29/01/2021

La vuelta a clases presenciales en Tierra del Fuego es una improvisación sin condiciones

El ministro de Educación Nicolás Trotta en Ushuaia, más dudas que certezas.

En las últimas semanas, gran parte del debate público se concentró en la vuelta a clases presenciales. El gobierno nacional, a coro con Cambiemos, impulsó una serie de conferencias provinciales para presionar dicha reapertura, tratando de presentar que no existen riesgos de hacerlo. Ello, a pesar de que transitamos de los peores momentos pandémicos, con 10.000 casos diarios y sin un plan de vacunación masiva.

En este marco el pasado miércoles 27 el ministro Nicolás Trotta brindó una conferencia de prensa junto a la ministra de Educación de Tierra del Fuego, Analía Cubino. Allí se dijo que las clases presenciales comenzarían “escalonadamente” a partir del 1 de marzo, pero dejando más dudas que certezas.

La incertidumbre sobre la vuelta presencial

En ningún momento se clarificó cómo se retornaría a las aulas o cómo se llevaría a cabo una posible “semipresencialidad”. Trotta se limitó a decir que en cada lugar sería de manera distinta, ya que “no es lo mismo pensar en una escuela del NOA, que en una de la Patagonia”. Y que el retorno se tiene que basar en la situación epidemiológica, lo cual es un desconcierto: si Tierra del Fuego es la provincia con más casos per cápita y el ritmo de contagios se triplicó desde diciembre, ¿es seguro abrir los colegios? Según Trotta, basta con protocolos de distanciamiento, ya que las vacunas no serían “una condición indispensable” (Diario Del Fin Del Mundo, 28/1).

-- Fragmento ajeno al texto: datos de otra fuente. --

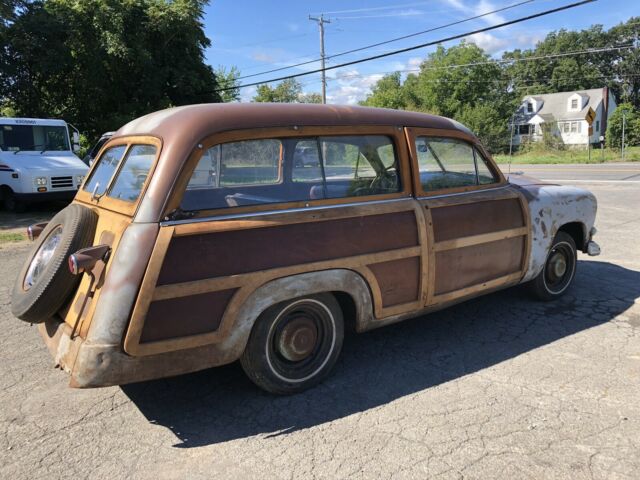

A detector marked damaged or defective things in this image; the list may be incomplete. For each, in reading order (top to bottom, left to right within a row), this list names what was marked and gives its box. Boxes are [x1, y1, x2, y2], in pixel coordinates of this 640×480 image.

rusty body panel [25, 103, 596, 388]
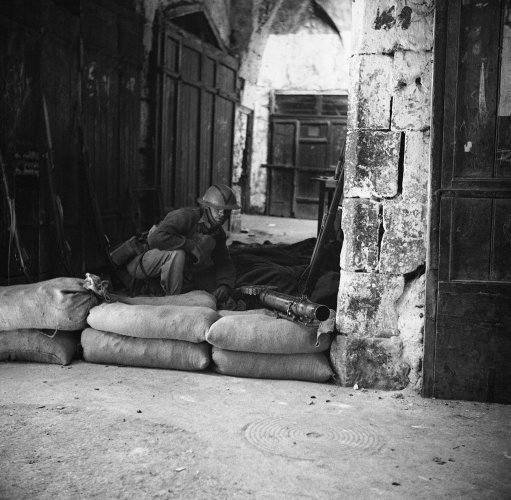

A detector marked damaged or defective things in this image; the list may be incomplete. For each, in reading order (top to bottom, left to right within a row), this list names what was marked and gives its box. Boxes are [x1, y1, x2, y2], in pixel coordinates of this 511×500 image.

cracked wall surface [330, 0, 434, 390]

Luego, dedicó una parte de su intervención a criticar al macrismo por eliminar el plan “Conectar Igualdad”, sin mencionar que el año pasado el Estado no destinó recursos a garantizar la conectividad de docentes y estudiantes. Por su parte, Cubino afirmó que los protocolos “ya se votaron en junio”, pero sin poder responder ni una pregunta de cómo serían esos protocolos y en su intervención sólo divagó con comentarios laudatorios hacia el gobierno de Fernández.

Por si esto fuera poco, ambos cometieron un grotesco error al hablar de las infraestructuras escolares fueguinas, que permanecen en un estado deplorable, con aulas sin ventilación, hacinadas y con edificios en peligro de derrumbe o constantes pérdidas de gas. Según Trotta, el presupuesto 2021 tendría un incremento del 550% para obras públicas. Pero con esto oculta que el gasto destinado a educación representa apenas el 1,6% del PBI. Para peor, el ajustado presupuesto provincial 2021 aumentó sólo un 33% de destinación a infraestructura escolar de una base ya paupérrima, mayormente absorbido por los colegios privados.

Por otro lado, a pesar de que la gestión Melella había anunciado un avance en las obras escolares, Cubino tuvo que admitir que no fue así, alegando irrisoriamente que “no se podía trabajar porque estábamos en confinamiento”. Sin embargo, la provincia no está en cuarentena estricta desde hace seis meses y, junto con el sector turístico, las obras se reactivaron inmediatamente. Pero, en realidad, las únicas que no se continuaron fueron las escolares y las del nuevo hospital regional, avanzando sólo con los edificios administrativos, las refacciones céntricas y del sector privado.

Finalmente, sobre la cuestión salarial docente ni una oración. Los docentes poseen el sueldo más bajo de la administración pública fueguina, ubicados en $34.000. Muy cerca del salario de pobreza y a un abismo de la canasta básica familiar. Además, debemos tener en cuenta que al gasto de alquileres y alimentos, el bolsillo docente tuvo que afrontar los costos de la virtualidad, lo que Cubino intentó subsanar con un miserable bono de $2.000 por única vez.

Por un plan de lucha

Con todo, la provincia no está en condiciones de volver a la presencialidad educativa y el riesgo al contagio masivo sigue a la orden del día. Es vital que los docentes convoquemos asambleas en todos los colegios para elaborar un plan de lucha. Debemos reclamar por vacunas y testeos rotativos, medidas de seguridad e higiene laborales y de infraestructura, el nombramiento de docentes y personal auxiliar necesario, que el Estado garantice la conectividad y dispositivos, el respeto del Estatuto y un salario equivalente a la canasta familiar. Por la conformación de comités de bioseguridad que controlen los protocolos y el estado sanitario de los institutos. Necesitamos que se aumente el presupuesto educativo y de salud, lo que implica dejar de ajustar el gasto público para pagar la usuraria deuda provincial.